Senior Software Engineer - SRE
Role details
Job location
Tech stack
Job description
You'll join the Infra Platform team - the backbone of everything engineering at Vibe. We own hosting, provisioning, observability, CI/CD, internal tooling, security, and compliance. Every product and platform team runs on what we build.
You'll report to our Lead Platform Engineer, and together with the team, you'll help shape the technical direction and uphold the infrastructure standards the whole company relies on.

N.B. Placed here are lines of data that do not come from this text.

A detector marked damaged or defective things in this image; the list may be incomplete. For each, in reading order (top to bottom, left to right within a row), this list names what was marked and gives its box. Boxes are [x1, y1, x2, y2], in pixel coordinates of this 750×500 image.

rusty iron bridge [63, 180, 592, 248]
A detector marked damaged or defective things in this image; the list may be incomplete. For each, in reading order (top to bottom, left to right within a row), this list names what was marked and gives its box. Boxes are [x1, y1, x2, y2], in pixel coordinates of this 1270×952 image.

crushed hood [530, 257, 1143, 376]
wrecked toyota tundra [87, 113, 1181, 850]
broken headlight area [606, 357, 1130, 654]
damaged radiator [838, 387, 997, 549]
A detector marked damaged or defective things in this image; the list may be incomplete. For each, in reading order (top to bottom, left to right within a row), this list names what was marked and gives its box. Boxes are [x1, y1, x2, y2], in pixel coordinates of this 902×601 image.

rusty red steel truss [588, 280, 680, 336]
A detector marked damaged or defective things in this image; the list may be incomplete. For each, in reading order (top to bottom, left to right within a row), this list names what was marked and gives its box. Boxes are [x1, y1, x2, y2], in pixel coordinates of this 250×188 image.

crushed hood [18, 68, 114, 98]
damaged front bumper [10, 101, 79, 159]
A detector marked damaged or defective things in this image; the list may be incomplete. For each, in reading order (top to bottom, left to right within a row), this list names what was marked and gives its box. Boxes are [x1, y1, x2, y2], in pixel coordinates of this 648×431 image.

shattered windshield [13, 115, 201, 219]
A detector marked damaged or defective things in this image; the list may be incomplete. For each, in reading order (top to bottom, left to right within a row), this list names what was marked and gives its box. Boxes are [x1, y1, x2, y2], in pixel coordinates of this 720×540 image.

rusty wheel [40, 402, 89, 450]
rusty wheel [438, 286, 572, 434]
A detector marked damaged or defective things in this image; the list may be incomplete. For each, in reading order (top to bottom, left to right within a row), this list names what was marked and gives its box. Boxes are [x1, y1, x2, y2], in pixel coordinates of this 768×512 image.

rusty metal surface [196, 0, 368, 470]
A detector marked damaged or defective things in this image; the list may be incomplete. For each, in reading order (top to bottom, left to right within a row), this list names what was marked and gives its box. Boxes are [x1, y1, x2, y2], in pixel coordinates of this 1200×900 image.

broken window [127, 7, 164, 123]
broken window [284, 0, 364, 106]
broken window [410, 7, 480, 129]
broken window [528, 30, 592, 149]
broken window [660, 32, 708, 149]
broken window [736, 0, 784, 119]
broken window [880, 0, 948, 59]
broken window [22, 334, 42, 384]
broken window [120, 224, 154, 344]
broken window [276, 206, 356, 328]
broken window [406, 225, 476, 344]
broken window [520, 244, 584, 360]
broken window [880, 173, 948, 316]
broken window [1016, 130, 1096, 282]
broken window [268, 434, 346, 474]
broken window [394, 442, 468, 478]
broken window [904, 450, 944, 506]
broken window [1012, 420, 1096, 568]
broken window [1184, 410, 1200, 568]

This role exists because our platform is growing fast, and more than 60 engineers depend on it every day. We're looking for someone who can take on real ownership and help shape how it scales. You'll work on infrastructure handling more than 600k QPS, latency targets under 10ms, and over 5 PB of storage. Just as importantly, you'll be someone other engineers turn to when the hard problems show up, which gives this role real influence across the company.
What You'll Do
Keep the platform running at scale
- Own reliability across hosting, provisioning, network, and compute - targeting 99.99% uptime
- Proactively maintain infrastructure, track drift, and lead migrations before they become incidents
- Respond to production issues quickly, communicate clearly, and fix root causes for lasting improvements.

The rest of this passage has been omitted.